(RECORDS PROVIDED)

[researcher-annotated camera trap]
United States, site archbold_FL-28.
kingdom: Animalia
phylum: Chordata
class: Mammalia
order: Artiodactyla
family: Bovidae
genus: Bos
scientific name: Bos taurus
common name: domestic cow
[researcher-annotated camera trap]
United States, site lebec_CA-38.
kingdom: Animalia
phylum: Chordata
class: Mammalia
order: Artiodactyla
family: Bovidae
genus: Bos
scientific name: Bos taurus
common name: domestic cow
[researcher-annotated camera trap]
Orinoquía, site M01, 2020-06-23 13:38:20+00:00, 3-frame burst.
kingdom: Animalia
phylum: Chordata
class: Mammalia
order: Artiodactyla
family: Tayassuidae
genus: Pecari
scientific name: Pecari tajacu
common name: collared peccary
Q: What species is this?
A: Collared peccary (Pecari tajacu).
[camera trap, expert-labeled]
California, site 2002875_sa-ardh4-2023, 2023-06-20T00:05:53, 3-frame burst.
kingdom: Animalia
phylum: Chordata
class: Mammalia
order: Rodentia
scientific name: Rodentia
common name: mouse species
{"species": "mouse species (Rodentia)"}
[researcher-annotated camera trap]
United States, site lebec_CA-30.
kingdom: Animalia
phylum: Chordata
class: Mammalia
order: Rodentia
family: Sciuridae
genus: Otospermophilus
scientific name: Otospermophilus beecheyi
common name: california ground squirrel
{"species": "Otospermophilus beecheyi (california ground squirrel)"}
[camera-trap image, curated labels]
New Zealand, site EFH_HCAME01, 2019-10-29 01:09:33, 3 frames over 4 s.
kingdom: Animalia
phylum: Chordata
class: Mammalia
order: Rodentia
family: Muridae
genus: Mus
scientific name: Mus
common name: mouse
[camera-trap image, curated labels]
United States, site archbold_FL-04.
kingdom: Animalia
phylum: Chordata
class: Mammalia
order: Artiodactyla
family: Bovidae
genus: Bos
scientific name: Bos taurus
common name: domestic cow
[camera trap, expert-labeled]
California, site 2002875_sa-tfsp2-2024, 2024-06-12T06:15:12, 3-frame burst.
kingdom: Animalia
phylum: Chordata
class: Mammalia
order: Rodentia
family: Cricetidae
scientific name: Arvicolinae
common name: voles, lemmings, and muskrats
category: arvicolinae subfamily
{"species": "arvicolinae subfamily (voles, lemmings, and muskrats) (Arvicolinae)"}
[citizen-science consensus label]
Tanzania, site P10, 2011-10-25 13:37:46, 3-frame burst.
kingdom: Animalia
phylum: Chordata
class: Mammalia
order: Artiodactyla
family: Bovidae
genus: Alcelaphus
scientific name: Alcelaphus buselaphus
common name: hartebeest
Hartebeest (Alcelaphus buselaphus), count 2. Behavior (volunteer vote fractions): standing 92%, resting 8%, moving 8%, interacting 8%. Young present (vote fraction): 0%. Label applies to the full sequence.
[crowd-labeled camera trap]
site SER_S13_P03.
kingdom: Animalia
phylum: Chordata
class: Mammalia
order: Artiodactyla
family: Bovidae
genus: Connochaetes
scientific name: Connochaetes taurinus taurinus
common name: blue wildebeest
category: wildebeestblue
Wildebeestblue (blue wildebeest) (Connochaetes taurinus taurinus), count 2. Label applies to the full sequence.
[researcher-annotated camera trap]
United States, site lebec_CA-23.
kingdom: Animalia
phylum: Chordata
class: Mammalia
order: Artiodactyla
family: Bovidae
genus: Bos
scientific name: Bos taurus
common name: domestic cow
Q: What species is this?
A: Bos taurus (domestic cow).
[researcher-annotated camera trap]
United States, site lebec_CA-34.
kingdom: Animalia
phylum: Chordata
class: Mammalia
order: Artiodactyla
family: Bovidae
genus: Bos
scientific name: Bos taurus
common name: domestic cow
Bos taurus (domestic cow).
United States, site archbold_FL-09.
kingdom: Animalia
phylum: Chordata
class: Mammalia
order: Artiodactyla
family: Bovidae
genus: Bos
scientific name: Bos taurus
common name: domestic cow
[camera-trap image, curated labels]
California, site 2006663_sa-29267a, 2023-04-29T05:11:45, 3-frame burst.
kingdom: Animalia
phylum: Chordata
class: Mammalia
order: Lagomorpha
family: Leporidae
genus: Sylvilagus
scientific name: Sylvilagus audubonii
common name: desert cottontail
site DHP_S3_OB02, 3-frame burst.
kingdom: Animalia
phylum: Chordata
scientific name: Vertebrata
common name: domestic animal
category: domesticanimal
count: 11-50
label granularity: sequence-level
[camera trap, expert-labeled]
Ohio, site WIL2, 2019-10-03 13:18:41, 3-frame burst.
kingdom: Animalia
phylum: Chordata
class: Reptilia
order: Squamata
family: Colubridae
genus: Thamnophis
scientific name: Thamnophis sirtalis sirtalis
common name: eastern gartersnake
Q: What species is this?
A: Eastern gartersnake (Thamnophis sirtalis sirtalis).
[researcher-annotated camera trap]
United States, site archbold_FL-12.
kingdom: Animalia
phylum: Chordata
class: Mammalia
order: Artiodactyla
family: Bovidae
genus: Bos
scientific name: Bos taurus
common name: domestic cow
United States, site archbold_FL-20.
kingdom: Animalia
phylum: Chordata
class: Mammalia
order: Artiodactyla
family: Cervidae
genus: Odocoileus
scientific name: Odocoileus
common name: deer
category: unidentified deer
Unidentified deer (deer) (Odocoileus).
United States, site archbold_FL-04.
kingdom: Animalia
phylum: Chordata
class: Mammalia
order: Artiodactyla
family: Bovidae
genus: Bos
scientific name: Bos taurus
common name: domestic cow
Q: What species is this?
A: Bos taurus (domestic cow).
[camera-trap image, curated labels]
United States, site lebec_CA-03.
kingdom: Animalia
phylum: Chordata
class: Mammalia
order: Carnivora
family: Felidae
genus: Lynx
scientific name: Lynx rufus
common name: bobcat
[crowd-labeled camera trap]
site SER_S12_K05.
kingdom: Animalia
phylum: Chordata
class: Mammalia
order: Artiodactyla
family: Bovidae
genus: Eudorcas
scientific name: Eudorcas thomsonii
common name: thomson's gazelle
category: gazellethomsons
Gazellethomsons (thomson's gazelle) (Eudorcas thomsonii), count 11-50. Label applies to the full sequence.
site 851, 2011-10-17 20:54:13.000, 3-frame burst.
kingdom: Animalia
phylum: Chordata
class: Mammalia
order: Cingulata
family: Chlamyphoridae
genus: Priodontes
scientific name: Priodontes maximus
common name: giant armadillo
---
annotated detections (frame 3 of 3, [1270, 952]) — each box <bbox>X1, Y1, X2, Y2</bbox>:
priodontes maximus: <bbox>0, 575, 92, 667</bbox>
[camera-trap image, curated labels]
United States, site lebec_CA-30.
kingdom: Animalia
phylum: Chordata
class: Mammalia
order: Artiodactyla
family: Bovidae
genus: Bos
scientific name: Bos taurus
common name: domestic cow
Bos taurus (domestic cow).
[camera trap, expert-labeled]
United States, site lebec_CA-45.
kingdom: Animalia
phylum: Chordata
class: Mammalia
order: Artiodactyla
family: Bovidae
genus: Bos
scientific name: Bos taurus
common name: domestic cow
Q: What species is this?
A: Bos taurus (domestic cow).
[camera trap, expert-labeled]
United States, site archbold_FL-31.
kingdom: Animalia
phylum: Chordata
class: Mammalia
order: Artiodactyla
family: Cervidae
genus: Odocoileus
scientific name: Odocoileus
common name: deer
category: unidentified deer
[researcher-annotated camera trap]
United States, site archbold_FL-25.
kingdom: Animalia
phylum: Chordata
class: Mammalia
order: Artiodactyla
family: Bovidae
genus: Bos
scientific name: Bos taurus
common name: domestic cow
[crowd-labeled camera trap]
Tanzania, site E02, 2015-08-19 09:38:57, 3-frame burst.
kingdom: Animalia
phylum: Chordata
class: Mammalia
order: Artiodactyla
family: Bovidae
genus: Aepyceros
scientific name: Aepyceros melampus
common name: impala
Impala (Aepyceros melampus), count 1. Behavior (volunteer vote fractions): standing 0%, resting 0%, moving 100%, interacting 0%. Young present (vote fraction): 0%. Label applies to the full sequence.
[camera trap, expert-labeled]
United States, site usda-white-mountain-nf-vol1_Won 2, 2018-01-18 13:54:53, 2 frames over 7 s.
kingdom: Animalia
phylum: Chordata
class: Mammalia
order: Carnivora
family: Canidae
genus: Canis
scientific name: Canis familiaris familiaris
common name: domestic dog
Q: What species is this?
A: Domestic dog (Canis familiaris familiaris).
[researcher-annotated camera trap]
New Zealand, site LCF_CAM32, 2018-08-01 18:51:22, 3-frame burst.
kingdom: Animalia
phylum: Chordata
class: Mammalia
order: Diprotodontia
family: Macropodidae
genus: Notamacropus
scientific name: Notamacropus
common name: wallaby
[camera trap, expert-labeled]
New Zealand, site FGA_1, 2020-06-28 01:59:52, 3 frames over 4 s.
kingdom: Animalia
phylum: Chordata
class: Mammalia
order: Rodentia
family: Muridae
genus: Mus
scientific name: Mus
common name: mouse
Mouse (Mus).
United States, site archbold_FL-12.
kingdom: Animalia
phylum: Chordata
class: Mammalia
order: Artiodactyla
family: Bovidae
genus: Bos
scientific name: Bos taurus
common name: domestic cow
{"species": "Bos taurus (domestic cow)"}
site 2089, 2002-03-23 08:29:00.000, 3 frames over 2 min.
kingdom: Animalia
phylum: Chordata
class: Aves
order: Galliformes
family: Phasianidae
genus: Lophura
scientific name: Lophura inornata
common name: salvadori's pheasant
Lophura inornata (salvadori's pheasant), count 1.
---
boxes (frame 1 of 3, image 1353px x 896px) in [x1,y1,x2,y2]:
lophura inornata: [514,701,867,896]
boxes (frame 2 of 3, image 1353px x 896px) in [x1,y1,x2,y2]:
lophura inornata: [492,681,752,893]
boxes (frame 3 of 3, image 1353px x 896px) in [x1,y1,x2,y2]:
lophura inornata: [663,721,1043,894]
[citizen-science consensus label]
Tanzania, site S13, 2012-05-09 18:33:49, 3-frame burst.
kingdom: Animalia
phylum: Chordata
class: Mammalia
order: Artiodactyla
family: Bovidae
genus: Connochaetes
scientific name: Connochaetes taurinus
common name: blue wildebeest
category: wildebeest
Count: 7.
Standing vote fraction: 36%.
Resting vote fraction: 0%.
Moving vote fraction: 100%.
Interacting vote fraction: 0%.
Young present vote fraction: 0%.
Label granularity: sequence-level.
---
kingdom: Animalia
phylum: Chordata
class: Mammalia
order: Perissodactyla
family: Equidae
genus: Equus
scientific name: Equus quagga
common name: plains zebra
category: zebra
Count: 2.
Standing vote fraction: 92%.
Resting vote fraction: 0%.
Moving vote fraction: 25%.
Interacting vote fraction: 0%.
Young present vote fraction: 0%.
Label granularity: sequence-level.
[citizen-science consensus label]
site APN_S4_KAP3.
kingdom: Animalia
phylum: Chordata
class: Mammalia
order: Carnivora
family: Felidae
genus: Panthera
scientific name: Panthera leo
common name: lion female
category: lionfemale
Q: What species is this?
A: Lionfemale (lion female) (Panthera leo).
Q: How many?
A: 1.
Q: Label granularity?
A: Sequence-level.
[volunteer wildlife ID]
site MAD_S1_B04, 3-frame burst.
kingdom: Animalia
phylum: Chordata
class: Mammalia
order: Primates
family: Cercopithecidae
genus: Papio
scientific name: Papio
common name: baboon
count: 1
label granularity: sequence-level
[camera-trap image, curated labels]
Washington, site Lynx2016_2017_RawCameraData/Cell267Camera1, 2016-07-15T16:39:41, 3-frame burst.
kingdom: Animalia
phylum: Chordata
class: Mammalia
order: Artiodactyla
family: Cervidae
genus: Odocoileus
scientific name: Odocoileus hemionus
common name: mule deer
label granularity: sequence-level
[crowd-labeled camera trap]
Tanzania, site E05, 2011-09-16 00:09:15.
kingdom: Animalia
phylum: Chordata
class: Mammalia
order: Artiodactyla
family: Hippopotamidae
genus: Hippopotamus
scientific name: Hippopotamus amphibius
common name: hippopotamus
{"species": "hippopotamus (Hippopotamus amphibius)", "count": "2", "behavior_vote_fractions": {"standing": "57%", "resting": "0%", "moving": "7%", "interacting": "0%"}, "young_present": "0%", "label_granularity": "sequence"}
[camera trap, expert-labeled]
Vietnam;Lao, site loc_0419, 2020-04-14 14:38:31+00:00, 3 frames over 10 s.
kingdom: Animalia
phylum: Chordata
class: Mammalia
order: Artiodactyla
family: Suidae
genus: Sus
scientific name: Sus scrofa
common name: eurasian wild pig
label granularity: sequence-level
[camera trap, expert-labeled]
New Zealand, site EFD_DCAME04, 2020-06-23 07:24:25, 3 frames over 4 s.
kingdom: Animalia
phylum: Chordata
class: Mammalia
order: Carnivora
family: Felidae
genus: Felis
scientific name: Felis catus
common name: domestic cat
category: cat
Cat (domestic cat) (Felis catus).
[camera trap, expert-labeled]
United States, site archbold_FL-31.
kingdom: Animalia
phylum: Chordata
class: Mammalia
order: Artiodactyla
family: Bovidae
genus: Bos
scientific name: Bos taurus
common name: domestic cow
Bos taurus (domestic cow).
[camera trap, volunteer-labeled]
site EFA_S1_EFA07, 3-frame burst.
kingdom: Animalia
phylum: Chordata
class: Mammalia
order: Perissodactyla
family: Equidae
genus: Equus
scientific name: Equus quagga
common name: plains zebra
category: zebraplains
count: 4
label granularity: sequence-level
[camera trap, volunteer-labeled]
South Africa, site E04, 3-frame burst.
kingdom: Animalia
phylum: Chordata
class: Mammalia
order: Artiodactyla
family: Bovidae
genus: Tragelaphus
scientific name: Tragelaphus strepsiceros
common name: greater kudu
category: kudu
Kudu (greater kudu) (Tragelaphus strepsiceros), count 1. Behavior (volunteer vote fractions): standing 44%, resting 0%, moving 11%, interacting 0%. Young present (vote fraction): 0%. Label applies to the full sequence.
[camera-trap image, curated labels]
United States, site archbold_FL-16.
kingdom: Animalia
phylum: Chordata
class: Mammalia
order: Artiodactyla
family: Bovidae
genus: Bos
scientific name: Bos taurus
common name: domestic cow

(End RECORDS PROVIDED)

• _ASSIGNMENT_
Copy out each line of the data where the string "frames" appears.

• _RESPONSE FOR THIS EXERCISE_
New Zealand, site EFH_HCAME01, 2019-10-29 01:09:33, 3 frames over 4 s.
United States, site usda-white-mountain-nf-vol1_Won 2, 2018-01-18 13:54:53, 2 frames over 7 s.
New Zealand, site FGA_1, 2020-06-28 01:59:52, 3 frames over 4 s.
site 2089, 2002-03-23 08:29:00.000, 3 frames over 2 min.
Vietnam;Lao, site loc_0419, 2020-04-14 14:38:31+00:00, 3 frames over 10 s.
New Zealand, site EFD_DCAME04, 2020-06-23 07:24:25, 3 frames over 4 s.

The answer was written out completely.